Before I leave this, for now, RMT, I'd ask only that you consider the larger issue of where we started - who do we want running the country? For most of his adult life, Stephen Harper has believed that Canada is a second-rate country. That's pretty much bred in the bone, his worldview. I'm all for constant improvement (kaizen), but Harper's starting point has been Canada's inferiority. Mine is that we have a great country to build on, which I believe is where Iggy is coming from. The problem with Iggy is that he's been AWOL during many of the defining moments of modern Canada - everything from the NEP's devastating effect on Western Canadian alienation to rancor of the national FTA debate to almost losing the country on the nail-biting night of the latest Quebec referendum. In this campaign, the Grits are running for re-election two former NDP premiers. Layton has been consistent in his social-democratic views and has chosen for a political lifetime to work through the NDP, the least politically viable means for him to advance his causes. As such, he's put principle ahead of career advancement by never joining one of the two parties that form national governments. Clinton lost many admirers permanently over one detestable lapse in judgment that last about six weeks. I relate to those folks. Realistically, I also have to consider that the incident is not of my concern, but of his family's, and that what was of public concern was the 22 million new jobs during Clinton's two terms, and the sharp drop in crime, drop-out and unwed preganancy rates, plus the first narrowing of the gap between rich and poor - much, if not all, of which had to do with Clinton administration policies. There is an expression of having to take the good with the bad, and if this one Layton incident 15 years ago by a currently 61-year-old man fighting prostate cancer while running the best campaign in the 79-year-history of the CCF/NDP requires me to choose, even as a matter of morality, I still will be voting, with enthusiasm, for my NDP candidate Peggy Nash tomorrow in Parkdale-High Park.
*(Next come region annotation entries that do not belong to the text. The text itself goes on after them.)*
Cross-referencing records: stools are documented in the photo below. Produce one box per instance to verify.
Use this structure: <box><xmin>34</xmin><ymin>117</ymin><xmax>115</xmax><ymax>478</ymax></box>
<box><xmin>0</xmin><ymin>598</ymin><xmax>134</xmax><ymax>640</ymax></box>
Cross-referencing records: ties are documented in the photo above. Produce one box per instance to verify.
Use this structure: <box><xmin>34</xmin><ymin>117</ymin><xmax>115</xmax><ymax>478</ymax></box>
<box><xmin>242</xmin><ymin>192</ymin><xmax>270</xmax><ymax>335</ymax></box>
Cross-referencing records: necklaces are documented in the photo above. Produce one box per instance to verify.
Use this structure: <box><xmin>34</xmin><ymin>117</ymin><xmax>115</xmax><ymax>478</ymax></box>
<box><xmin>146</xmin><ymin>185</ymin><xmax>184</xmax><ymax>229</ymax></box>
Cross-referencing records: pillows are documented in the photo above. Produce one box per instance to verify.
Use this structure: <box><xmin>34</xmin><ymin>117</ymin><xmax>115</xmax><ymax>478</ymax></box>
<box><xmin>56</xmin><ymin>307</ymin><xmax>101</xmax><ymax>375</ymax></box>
Regarding David Oliver, I'm sorry I just don't know that story. I will have to Google it. Without Googling, I know that Peter MacKay did in selling out Joe Clark and thousands of other Progressive Conservatives, including myself, was a betrayal of at least as great a magnitude as what happened to Mr. Oliver.
Finally Cangar, you recitation of events strikes me as accurate. That incident, which helped bring Harper to power, did begin with a woman member of the federal NDP caucus (sorry I can't recall the name) who forwarded a complaint to the RCMP. I was terribly remiss in forgetting that important element of the story when I blogged above on this. So what goes around comes around - is that the expression? My abiding concern with the RCMP's conduct in that affair - and it was expressed widely at the time, even before that campaign ended - was that the RCMP should have had the basic good jugdment not to disclose receipt of the complaint, that if the NDP chose to make it public to say "no comment" rather than that it was opening an investigation. There would be time after the vote to open an investigation. It's a matter of standard practice in parliamentary democracies that the "permanent government" of bureaucrats and other employees, including the RCMP, Canada Post, the Canada Ports Corp., AECL and so on have zero to say about everything and everything for public consumption during an election campaign. That's for their own self-protection as much as anything, and it's a longtime codified requirement as periodically updated by the Privy Council Office that oversees the federal bureaucracy and also the public-sector unions to which most federal employees belong. Instead, the RCMP officers and managers in question decided - because they were on acid or something - to trash all that generations' old precedent and have some fun at the expense of a government they didn't like.
WW: I'm not surprised about what Ray Heard endured on FB. Bear in mind it reflects more on Heard than the issue at hand. He's an odd bird, to put it charitably.